レールアウト~婚約者に裏切られて彼の弟(生徒)にせまられます~番外編追加
一番奥の寝室の部屋から聞こえてくる、トロけるように優しくて甘くて低い声色。
「……っナツ、我慢しないで。もっと声だして?」
「や、やぁ。、恥ずかしからッ」
「ここが好きなんだよね」
は、誰……?ナツなんて女の人の名前みたい。
知らない大人の男女の営みであろう会話に、思わず子宮の奥がきゅっとしまる。
でも、確かに聞いた事のある声に耳を疑った。
「好きだよ、愛してる。この先も一生」
「……わ、私も好き。ずっと一緒にいようね」
ギッギッ。
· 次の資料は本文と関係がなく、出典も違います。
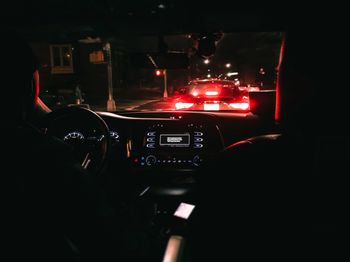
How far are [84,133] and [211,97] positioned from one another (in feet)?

ベッドが激しく大きく軋む音。
静かな空間に響き渡る肌を吸い上げる水音。ピチャピチャと生々しい音が耳に入ってきた。
自身の心臓の音がリアルに聞こえる。
嘘でしょ。さっき私とした場所で、違う女の人を抱いているなんて。
まるで、凍りついたように足が動かない。
前へ進んで事実を確かめる事も、この場を去ることも出来なくて。
「ぁ、やぁ、激し……やめっ」
「……やめないよ」
「ちょっ、そこは、あん」
「全部、見せて──」
私、何でここにいるんだっけ。ただ、唖然と立ち尽くすしかなくて、息が苦しくなっていく。